Ever since I was a child, I have loved the heart. I have always thought cardiologists are exceptionally versatile physicians who are still being specialists in the best sense. Happily for me, I feel that I fit in well with this guild and that I have found "my people" in the world of medicine.
What do you like best about cardiology?
I love the thrill of challenging emergency and interventional cases and the moments when I know my skills helped push back against imminent catastrophe. Indeed, even structural diseases of the heart are now routinely treated by percutaneous intervention with excellent outcomes, which speaks to the rich tradition of innovation and research in interventional cardiology. The advent of vascular robotics is also a promising new technology poised to transform the practice of interventional cardiology and provide extra protection to the physician.
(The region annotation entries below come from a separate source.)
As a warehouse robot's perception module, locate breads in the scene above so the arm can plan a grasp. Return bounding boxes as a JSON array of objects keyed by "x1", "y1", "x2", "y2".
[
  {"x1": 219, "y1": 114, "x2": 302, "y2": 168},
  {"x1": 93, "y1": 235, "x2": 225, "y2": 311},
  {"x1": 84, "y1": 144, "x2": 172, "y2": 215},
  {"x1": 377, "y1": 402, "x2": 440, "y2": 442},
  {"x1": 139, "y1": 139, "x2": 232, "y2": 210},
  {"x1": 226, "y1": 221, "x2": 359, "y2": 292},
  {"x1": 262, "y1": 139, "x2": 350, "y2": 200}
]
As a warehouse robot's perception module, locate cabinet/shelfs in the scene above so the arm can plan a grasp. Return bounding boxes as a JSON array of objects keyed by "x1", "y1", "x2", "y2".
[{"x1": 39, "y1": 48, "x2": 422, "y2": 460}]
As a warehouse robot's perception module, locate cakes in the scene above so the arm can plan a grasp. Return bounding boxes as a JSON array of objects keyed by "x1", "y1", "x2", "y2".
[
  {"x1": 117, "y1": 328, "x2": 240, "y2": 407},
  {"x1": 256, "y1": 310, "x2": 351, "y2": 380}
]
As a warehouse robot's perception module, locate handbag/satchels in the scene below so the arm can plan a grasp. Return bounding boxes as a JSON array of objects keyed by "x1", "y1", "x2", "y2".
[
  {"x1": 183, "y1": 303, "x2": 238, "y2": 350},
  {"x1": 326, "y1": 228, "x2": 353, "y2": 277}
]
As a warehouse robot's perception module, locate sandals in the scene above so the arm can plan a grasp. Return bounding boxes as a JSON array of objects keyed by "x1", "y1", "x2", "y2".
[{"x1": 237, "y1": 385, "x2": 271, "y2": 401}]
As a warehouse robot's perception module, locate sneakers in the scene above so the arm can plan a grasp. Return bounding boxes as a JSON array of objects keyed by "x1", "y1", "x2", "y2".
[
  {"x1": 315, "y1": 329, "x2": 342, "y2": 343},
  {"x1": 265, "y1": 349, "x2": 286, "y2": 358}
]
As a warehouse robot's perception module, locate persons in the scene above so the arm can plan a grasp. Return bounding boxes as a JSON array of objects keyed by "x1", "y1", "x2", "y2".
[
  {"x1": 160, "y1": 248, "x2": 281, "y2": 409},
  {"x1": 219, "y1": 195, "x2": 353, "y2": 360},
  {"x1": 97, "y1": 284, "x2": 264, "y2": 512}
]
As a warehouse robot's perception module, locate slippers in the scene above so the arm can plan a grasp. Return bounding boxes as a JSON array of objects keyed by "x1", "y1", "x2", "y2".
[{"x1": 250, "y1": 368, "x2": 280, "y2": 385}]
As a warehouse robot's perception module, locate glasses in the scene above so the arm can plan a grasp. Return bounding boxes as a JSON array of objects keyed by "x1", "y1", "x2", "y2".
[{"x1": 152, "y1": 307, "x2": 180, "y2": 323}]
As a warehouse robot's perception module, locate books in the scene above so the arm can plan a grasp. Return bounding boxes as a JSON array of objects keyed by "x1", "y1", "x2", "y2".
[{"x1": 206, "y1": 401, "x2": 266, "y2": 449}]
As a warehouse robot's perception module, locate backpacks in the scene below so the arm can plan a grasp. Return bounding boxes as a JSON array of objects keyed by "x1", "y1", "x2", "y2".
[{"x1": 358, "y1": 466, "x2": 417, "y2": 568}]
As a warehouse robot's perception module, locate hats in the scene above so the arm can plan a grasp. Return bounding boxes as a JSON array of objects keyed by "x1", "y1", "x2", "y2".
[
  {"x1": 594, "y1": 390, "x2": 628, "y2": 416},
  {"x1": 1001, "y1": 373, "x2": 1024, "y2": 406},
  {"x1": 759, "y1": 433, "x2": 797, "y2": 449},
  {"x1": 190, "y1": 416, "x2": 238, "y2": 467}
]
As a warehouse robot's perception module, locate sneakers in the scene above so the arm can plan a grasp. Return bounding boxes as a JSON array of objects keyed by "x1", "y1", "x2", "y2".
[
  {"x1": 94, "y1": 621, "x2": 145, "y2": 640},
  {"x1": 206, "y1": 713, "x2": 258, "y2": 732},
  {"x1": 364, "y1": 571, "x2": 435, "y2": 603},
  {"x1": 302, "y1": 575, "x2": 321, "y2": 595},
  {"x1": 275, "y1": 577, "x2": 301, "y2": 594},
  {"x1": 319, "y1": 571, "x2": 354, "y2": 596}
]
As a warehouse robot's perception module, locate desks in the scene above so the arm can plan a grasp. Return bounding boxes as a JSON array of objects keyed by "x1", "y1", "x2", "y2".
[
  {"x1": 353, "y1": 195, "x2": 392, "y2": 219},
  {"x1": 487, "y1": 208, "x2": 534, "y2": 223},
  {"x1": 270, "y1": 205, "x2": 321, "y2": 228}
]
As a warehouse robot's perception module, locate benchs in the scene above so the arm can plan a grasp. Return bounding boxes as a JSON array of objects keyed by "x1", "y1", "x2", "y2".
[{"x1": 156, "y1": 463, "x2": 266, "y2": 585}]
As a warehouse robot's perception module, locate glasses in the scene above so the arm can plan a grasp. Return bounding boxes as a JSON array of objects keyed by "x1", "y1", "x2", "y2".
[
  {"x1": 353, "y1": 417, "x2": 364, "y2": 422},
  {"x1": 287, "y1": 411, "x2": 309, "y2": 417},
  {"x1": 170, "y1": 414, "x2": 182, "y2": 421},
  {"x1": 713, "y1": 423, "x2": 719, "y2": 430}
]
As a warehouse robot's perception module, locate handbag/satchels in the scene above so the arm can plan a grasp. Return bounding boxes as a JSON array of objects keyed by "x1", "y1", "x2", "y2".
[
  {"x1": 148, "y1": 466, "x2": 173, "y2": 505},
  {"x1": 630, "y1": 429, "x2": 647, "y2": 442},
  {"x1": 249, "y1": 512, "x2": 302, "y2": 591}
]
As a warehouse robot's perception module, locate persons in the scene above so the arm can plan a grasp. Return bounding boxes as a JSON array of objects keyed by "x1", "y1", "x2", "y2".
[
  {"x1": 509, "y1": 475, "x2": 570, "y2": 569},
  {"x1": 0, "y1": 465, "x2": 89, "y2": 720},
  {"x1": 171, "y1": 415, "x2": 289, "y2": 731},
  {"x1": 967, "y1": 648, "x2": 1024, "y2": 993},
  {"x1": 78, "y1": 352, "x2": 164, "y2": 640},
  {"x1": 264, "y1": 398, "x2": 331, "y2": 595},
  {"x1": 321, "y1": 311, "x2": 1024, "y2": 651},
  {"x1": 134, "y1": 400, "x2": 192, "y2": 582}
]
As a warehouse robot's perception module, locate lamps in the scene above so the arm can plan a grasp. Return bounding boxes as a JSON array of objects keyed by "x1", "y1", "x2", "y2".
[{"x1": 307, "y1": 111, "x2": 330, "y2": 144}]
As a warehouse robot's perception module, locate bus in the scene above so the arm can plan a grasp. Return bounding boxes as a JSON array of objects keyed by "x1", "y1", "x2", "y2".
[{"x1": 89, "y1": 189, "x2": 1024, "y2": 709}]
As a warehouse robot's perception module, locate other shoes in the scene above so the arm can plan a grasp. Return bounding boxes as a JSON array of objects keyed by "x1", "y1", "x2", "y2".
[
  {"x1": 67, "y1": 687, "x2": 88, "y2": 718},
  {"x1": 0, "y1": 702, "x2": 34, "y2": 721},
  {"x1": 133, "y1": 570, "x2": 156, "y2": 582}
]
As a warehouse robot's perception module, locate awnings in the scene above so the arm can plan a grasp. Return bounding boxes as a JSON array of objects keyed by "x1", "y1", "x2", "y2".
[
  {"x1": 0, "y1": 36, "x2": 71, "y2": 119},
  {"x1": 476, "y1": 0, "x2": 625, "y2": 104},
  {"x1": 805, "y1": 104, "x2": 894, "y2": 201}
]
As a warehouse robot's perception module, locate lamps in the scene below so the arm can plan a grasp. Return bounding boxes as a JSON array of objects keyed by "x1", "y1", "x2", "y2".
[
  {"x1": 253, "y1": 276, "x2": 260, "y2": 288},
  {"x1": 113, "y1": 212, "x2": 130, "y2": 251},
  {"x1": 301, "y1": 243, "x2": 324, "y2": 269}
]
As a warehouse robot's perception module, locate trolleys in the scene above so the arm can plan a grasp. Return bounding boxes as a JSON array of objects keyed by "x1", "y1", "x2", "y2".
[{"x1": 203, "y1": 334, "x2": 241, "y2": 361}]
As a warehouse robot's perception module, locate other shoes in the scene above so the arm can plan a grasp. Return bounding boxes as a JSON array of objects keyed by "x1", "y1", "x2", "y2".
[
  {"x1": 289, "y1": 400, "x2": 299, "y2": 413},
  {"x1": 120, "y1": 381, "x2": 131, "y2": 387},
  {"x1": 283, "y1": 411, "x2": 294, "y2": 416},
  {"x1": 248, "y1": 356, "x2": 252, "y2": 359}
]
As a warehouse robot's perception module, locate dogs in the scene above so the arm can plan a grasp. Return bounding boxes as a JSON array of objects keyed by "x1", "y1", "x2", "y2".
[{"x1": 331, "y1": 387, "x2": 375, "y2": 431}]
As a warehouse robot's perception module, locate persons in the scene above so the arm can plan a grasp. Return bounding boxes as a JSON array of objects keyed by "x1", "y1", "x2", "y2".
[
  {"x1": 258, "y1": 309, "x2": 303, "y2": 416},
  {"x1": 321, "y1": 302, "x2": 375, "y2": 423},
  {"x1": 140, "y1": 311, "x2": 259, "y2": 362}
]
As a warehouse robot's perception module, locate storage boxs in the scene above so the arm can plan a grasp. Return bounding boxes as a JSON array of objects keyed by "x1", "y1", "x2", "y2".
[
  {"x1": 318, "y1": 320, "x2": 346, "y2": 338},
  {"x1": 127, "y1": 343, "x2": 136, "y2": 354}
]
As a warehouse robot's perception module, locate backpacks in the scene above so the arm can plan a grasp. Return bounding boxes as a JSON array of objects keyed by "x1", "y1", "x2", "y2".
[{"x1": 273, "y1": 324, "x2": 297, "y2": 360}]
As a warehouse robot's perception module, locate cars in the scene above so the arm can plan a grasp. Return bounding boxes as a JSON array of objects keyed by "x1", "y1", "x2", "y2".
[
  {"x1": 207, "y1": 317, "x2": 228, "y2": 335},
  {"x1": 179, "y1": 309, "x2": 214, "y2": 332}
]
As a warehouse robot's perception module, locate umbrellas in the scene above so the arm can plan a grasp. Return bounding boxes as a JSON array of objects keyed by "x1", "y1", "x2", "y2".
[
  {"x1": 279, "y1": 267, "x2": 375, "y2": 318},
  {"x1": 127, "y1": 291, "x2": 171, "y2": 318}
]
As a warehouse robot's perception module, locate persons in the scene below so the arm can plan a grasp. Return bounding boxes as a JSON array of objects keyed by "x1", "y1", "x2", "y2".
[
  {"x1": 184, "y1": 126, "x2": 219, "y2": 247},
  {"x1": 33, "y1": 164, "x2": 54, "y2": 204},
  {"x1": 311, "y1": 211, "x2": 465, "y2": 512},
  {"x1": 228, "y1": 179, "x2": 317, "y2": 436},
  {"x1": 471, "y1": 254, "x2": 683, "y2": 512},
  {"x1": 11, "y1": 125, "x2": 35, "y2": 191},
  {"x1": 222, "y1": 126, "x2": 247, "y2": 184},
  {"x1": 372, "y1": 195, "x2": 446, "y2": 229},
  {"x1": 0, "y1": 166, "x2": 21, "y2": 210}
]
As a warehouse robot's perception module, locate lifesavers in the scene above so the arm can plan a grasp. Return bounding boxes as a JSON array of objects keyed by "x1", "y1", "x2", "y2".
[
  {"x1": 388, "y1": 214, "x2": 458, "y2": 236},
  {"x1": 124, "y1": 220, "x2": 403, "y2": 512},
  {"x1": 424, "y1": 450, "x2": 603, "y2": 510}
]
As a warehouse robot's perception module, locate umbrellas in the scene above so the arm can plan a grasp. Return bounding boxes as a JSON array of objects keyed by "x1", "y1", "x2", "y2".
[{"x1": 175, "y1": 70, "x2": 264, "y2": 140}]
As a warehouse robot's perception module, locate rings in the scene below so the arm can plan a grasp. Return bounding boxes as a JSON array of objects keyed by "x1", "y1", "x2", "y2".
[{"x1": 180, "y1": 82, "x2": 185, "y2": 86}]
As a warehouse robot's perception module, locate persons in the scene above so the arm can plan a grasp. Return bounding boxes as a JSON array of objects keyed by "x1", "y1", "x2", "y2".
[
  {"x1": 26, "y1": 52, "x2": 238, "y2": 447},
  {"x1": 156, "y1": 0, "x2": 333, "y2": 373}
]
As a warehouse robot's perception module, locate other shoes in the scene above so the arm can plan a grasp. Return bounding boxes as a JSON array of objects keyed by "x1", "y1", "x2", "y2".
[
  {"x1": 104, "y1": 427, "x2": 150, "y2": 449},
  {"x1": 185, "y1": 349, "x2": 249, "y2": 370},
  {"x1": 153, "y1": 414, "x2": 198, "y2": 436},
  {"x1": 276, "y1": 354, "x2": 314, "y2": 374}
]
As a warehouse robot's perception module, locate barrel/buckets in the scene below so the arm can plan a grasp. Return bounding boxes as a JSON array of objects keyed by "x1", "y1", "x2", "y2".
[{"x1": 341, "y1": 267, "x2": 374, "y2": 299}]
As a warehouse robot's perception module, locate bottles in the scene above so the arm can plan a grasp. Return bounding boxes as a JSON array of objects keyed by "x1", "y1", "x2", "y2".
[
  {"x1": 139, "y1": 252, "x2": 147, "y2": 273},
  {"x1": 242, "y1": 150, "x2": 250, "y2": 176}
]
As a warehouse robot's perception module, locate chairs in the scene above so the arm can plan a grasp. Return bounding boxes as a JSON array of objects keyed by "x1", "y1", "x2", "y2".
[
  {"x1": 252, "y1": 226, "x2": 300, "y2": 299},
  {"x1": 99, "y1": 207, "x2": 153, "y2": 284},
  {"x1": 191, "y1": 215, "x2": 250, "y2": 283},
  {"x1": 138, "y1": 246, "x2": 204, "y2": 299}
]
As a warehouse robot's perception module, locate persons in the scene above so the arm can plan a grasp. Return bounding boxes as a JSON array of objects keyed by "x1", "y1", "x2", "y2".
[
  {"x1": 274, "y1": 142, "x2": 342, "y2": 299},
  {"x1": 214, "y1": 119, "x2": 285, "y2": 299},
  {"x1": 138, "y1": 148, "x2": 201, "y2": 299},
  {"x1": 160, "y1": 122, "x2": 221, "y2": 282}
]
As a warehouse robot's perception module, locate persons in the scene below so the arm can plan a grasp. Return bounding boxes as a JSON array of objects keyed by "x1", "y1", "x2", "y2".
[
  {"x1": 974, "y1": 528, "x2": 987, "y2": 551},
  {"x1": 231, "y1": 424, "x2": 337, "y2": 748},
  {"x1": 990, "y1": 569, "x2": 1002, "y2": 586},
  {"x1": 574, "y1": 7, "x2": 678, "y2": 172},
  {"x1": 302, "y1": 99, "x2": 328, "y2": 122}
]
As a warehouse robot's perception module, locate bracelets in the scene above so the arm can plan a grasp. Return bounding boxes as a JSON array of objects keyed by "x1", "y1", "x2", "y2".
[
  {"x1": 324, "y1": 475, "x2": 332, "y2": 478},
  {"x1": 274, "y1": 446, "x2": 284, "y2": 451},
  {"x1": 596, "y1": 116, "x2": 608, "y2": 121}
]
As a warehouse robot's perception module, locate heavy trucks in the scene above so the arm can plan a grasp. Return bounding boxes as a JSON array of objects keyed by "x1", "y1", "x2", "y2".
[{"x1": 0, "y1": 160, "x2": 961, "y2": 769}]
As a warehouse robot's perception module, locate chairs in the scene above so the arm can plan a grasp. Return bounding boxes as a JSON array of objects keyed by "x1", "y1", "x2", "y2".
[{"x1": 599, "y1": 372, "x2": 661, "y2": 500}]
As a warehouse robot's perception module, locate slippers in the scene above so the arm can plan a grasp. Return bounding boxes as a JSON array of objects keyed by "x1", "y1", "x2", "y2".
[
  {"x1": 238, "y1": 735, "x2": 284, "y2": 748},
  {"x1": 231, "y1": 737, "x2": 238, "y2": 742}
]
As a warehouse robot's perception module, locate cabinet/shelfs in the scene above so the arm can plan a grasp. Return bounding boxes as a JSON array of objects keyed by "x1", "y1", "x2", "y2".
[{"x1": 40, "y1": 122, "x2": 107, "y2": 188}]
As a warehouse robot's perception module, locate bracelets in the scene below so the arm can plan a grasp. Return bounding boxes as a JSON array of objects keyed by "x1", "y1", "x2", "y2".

Who has been your role model or mentor?
My approach to clinical medicine is a mélange of influences from the many fine and accomplished mentors at whose feet I sat in my years as a fledgling cardiologist. Many are no longer with us today but their words of wisdom echo in my memory. For example, I am inspired by Sivaramakrishna Iyer Padmavati, MD, one of India's first female cardiologists, a preternaturally talented clinician and a gifted teacher whose protégés have gone on to become leaders in the field. In my own department at Apollo, Chennai, there are many stalwarts who have inspired me, and I strive to emulate their examples in all facets of my practice.
Why did you choose this area of cardiology?
I have always had a special interest in heart failure management. As interventional cardiologists, we are able to give a very impressive outcome to really sick patients, and the immediate gratification of life in the cath lab is hard to pass up. It never ceases to amaze me that we can perform these highly involved, high acuity procedures through a nick in the wrist and achieve spectacular outcomes. I also cherish caring for my patients long after they have left the cath suite. To have a patient in his or her most anxious moments place trust in my judgement and abilities is a unique privilege.
What advice would you give women considering cardiology?
Women are increasingly represented in cardiology and have contributed substantially to the field. I can think of few specialties as exciting and with as much promise for talented young women. Remember that work-life balance is not a function of the number of hours you spend outside the hospital. Your time will be a scarce and therefore precious resource that you must devote to the people and activities you value the most while making peace with falling short of perfection more often than not.
Would you choose cardiology again?
Yes, without a doubt!
Is there anything you would like to add?
An aging population, changing lifestyles and other risk factors mean that the global burden of cardiovascular disease is substantial. New insights into disease mechanisms and pathophysiology from research, novel therapeutic agents, personalized medicine, gene therapy, and robotics are transforming cardiovascular medicine in exciting and unpredictable ways. We want the best and brightest young female physicians to join our ranks and be inheritors of a rich legacy.
This article was authored by Rajeshwari Nayak, MD, senior consultant cardiologist at Apollo Hospitals in Chennai, India.